福井県あわら市で2児の母親になっていました。
(スタッフ)こんにちは。
阪神・淡路大震災の年に入隊しその後8年間自衛官を務めました。
(スタッフ)そのまんまですか?
(立橋)そうですね。
ふふっこんな感じですか。
(立橋)ずっとかぶってる帽子なので外で。
あの日小学校でのお別れの日を記録した映像を20年ぶりに見てもらいました。
悲しいかな。
(スタッフ)お風呂の湯加減とかどうでした?ありがたい。
ここへね1週間ばかりねあれしてここに入らしていただいて生き返ったみたい。
ねえ何日ぶりに洗わさせてもうた…。
あのときつらかった。
よみがえってきたのは被災者たちと校庭で過ごした日々でした。
なあまたいいことがあったらなええけど。
(立橋)被災者の方にどう接したらいいのかっていうのでうん…悩んだこともありますけど…あははっ。
意外と被災者の人の方がなんか結構強いなっていう…頑張ってるんだなっていうのは思ってましたけど。
立橋さんには忘れることのできない少年がいました。
当時5歳だった一希君です。
(立橋)どんなふうな大人になったのかなぁって。
会ってみたいなって思うときありますね。
(スタッフ)あっそうですか。
うん。
(立橋)もう成人ですよね。
成人してますよね。
ふふふっ。
もう一度会いたいという立橋さんの思いを私たちは一希君一家に伝えました。
あの稗田小学校の校庭を元自衛官の立橋さんは20年ぶりに訪れました。
(立橋)わあ〜懐かしい。
カオリちゃんですよね?一希君ですよね?
(一希)はい。
当時5歳だった一希少年は25歳。
1児のパパになっていました。
あんまし覚えてはないんやけど。
やんちゃな男の子でしたけど立派になられて。
(一同)あははっ!いやほんとに…はい。
————
情報の活用 =
1 – 提示文の「阪神・淡路大震災の年に入隊し」で始まる段落を、主な事実を残して箇条書きにまとめてください。
2 – 提示文によると、当時5歳だった一希君は再会の時点で何歳になっていましたか。

抜粋データ =
————
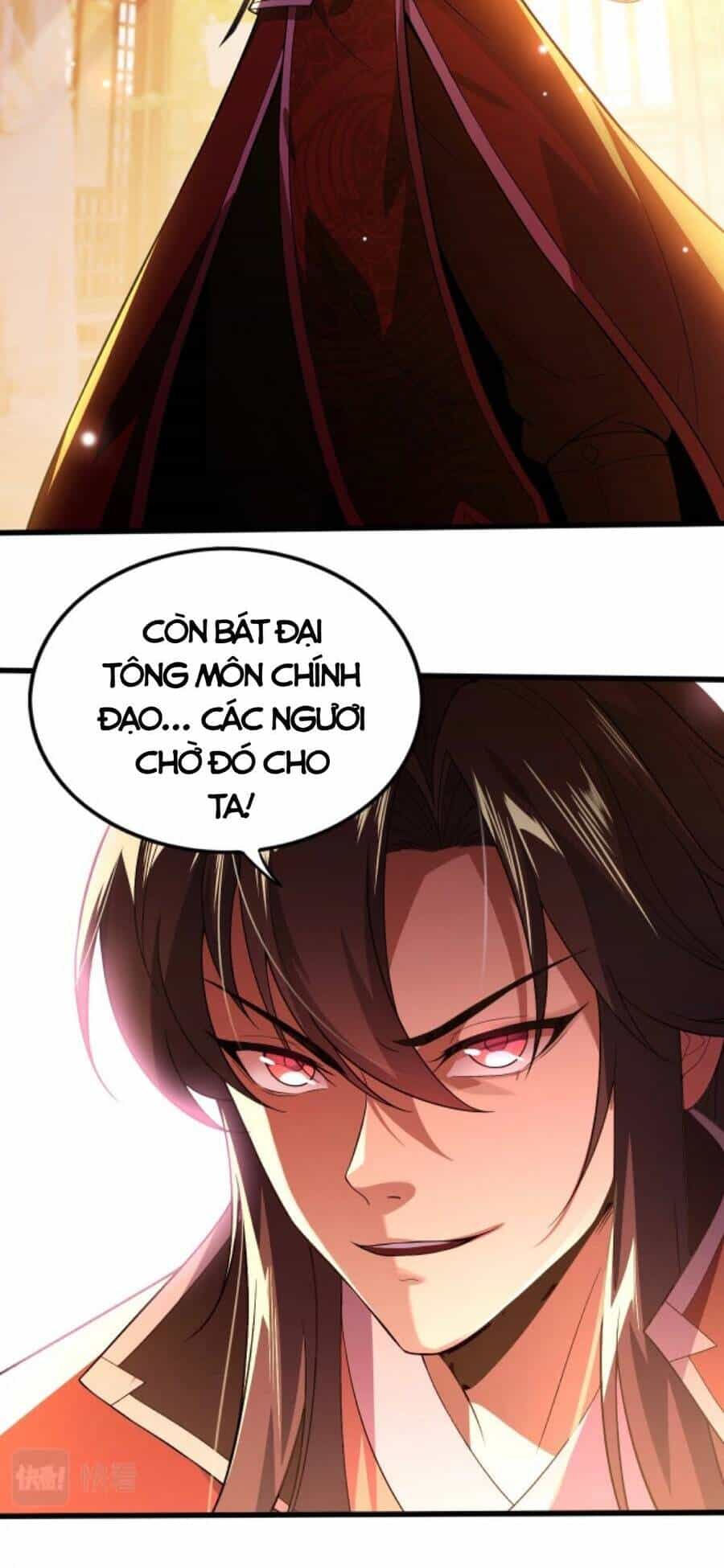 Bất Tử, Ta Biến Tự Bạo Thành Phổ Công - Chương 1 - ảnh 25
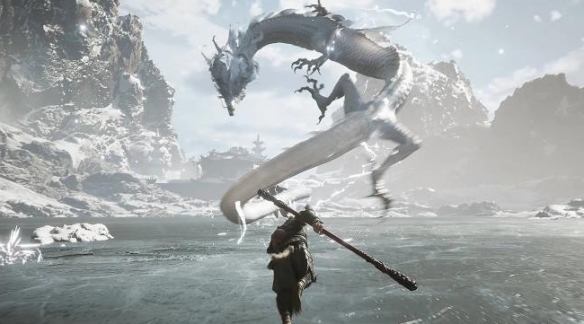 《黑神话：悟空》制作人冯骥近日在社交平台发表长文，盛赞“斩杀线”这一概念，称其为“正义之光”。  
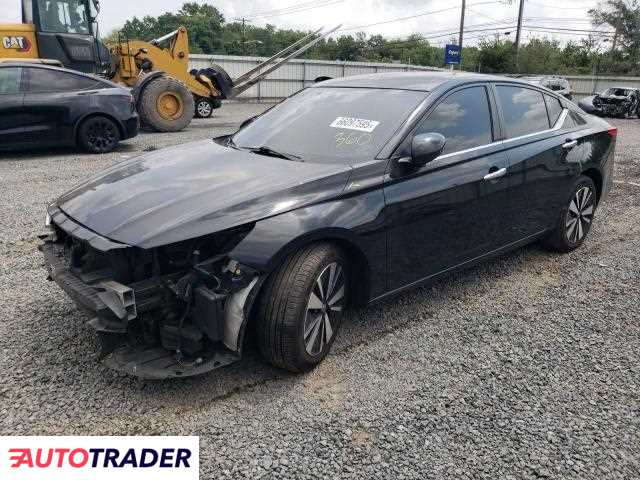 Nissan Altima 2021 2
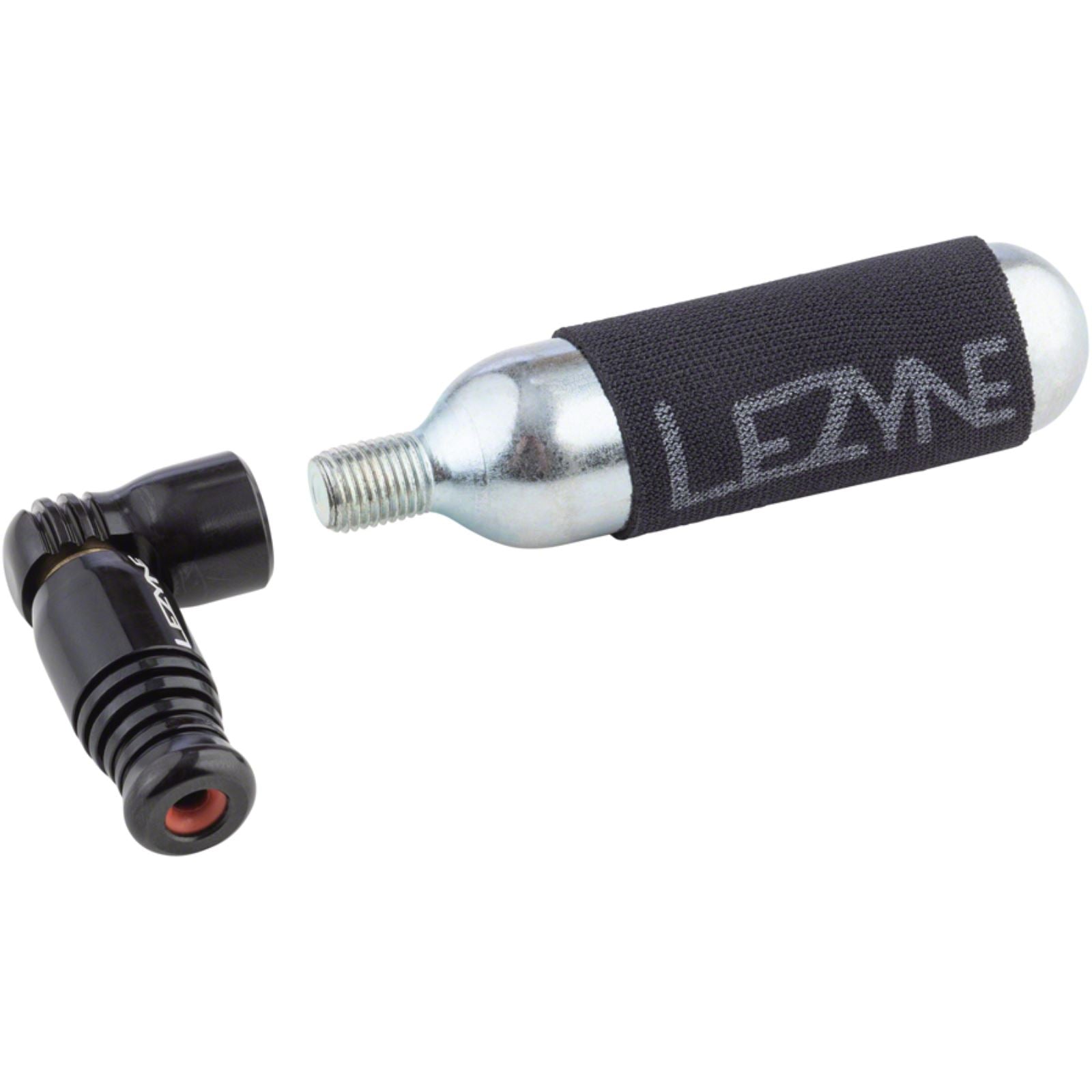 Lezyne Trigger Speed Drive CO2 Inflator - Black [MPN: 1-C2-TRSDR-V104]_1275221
————
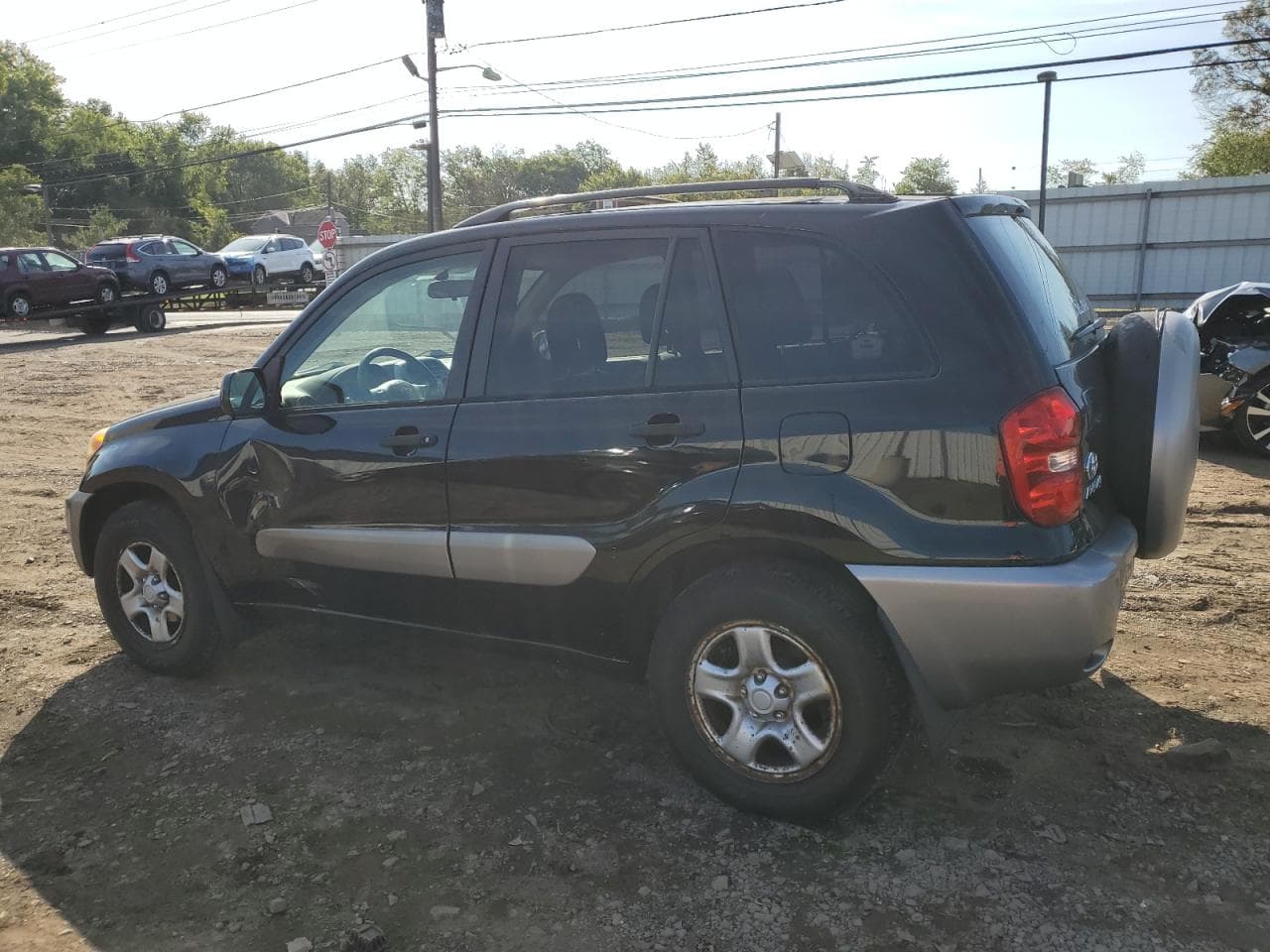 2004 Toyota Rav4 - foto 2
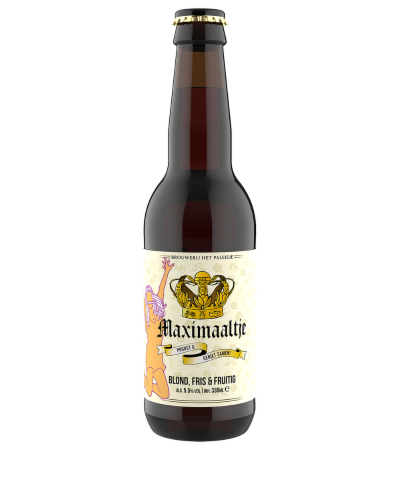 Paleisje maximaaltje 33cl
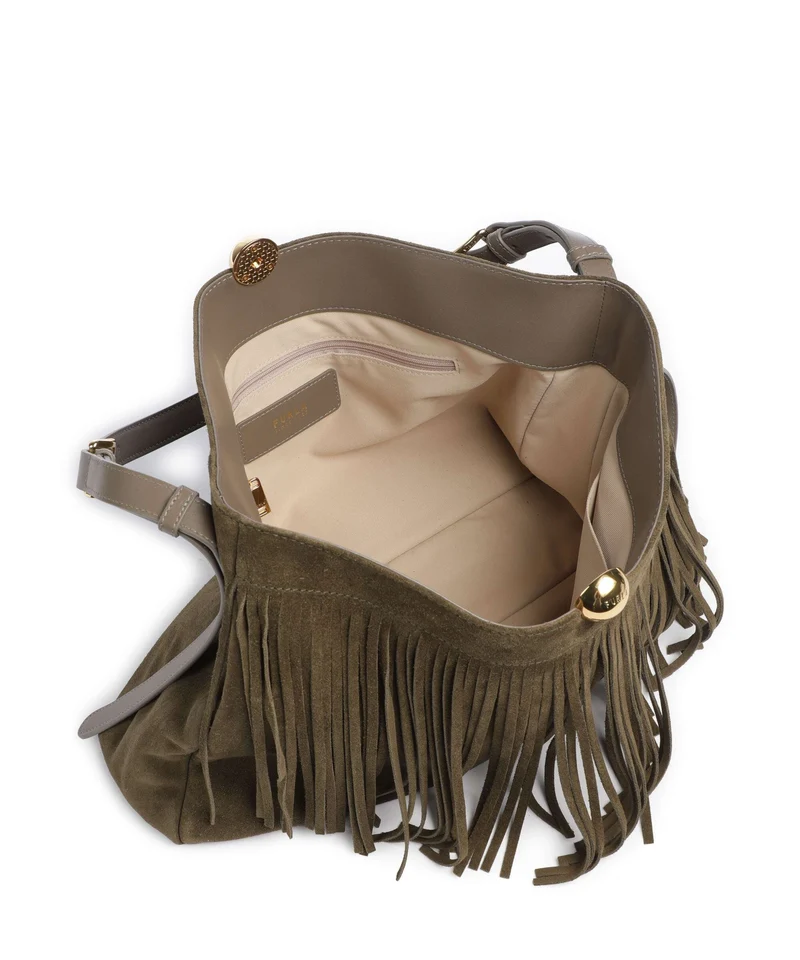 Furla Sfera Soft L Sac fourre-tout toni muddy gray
————
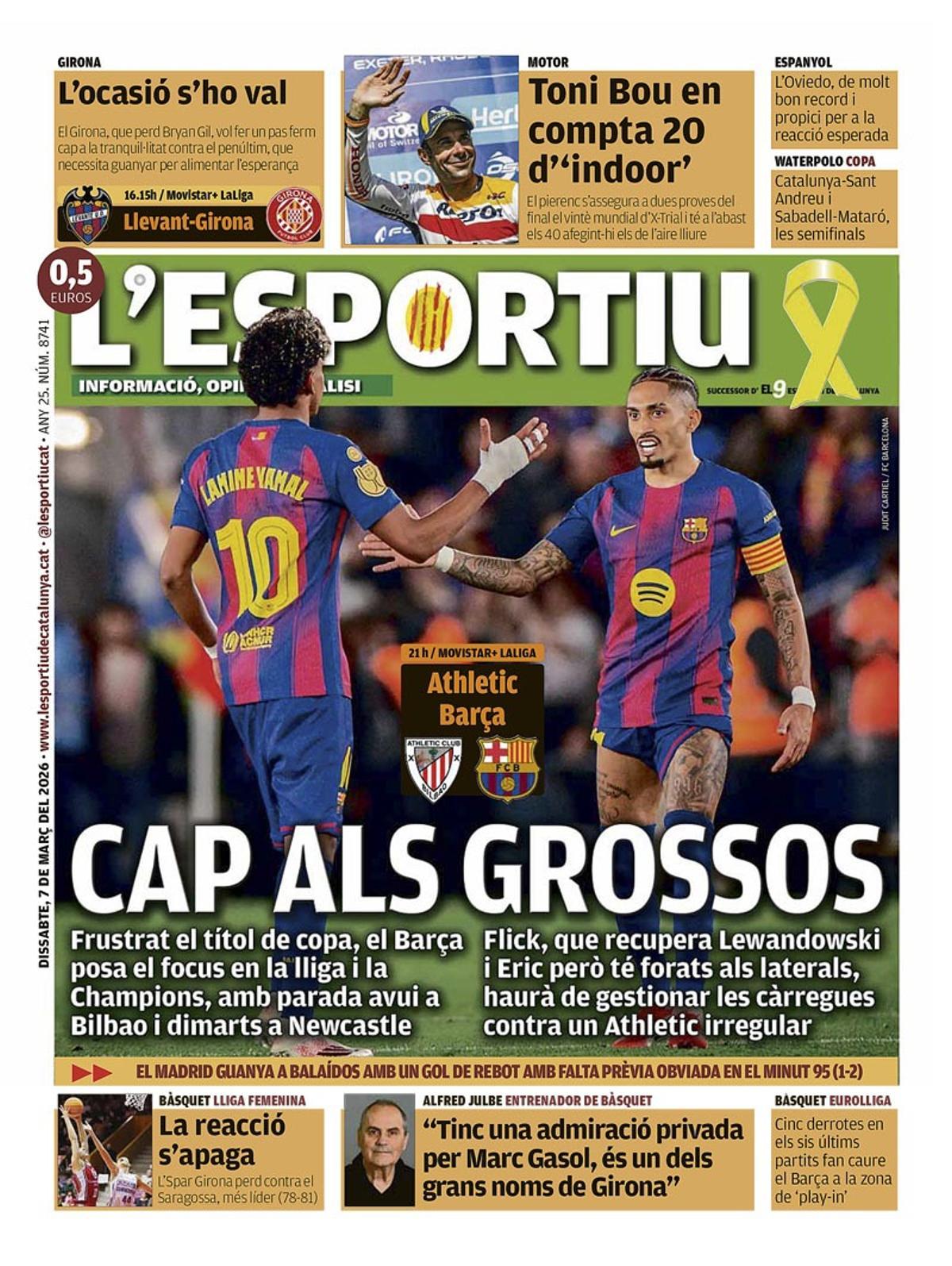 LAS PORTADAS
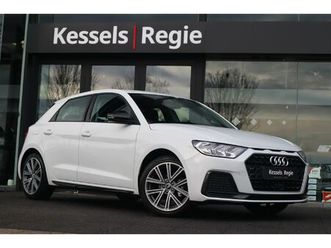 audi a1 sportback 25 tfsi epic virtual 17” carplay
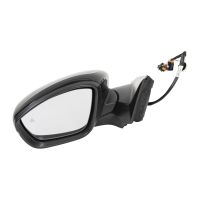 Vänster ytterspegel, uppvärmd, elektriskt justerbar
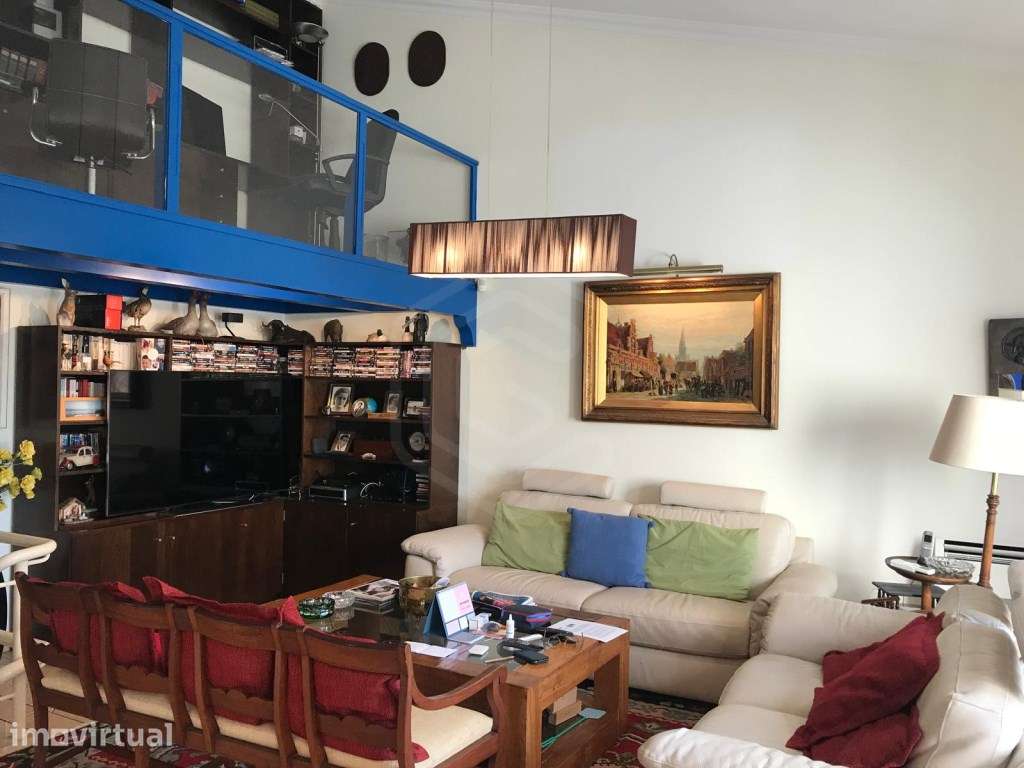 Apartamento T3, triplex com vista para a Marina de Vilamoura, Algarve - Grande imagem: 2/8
————
解答一覧 =
1 –
- 入隊：阪神・淡路大震災の年
- 自衛官としての勤務：入隊後8年間

2 – 25歳です。